3.1. Surface roughness
The surface topography of each condition is distinct. Figure 3 shows the surface conditions with color maps which indicate peaks as red and valleys as blue. There were negligible topographical differences between SP, DP, and CASE conditions, hence only DP condition is presented in Fig. 3. The surface condition after the shot-peening process (Fig. 3(b)) shows reduced surface roughness compared to the AB condition (Fig. 3(a)). The partially melted powder particles were eliminated or pressed down by the shot-peening process, therefore, the surface of DP is flatter than the AB condition. Even though the DP condition shows a relatively smooth surface compared to the AB condition, it is still rougher than the CM condition (Fig. 3(c)).

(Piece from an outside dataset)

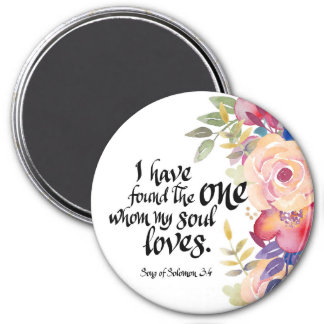 """I Have Found The One 3"""" Round Magnet"""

3.2. Quasi-static bending properties
Quasi-static bending properties of AM CPTi LC-DCPs are distinct compared to CM CPTi LC-DCPs even though post surface treatments were conducted on AM parts. The load-displacement curves of AB, DP, SP, and CM CPTi LC-DCP measured during quasi-static four-point bending tests are illustrated in Fig. 4. Based on load-displacement curves, the bending stiffness (K), the bending structural stiffness (EIe), the proof load (P), and the bending strength are calculated and listed in Table 1. Two tests were conducted for each plate condition and no outliers were observed. The quasi-static bending properties presented in Table 1, are the average of two tests. The AM results indicate that the change due to post surface treatments is negligible.
Table 1
Quasi-static bending properties of AB, DP, SP, and CM CPTi LC-DCPs
Specimen Condition | Proof Load, P (N) | Bending Stiffness, K (N/mm) | Bending Structural Stiffness, EIe (Nm2) | Bending Strength (Nm) |
AB | 422.4 | 250.59 | 1.78 | 5.44 |
DP | 400.4 | 246.91 | 1.76 | 5.14 |
SP | 406.7 | 255.46 | 1.82 | 5.24 |
CM | 603.4 | 239.63 | 1.70 | 7.77 |
3.3. Bending fatigue strength
Bending fatigue test results show significant differences not only between manufacturing methods (e.g. AM and CM), but also among different surface conditions (e.g. AB and DP). The details regarding test results are listed in Table 2 and the maximum applied load versus cycles to failure data is plotted in Fig. 5. Considering run-out as one million cycles, fatigue limits of AB, DP, SP, CASE, and CM CPTi LC-DCP are 105, 210, 210, 315, and 315 N, respectively. If at least one plate was broken before reaching run-out, the corresponding load was not considered as the fatigue limit. CASE CPTi LC-DCPs show a fatigue limit at Fmax = 315 N and it is comparable to CM counterparts.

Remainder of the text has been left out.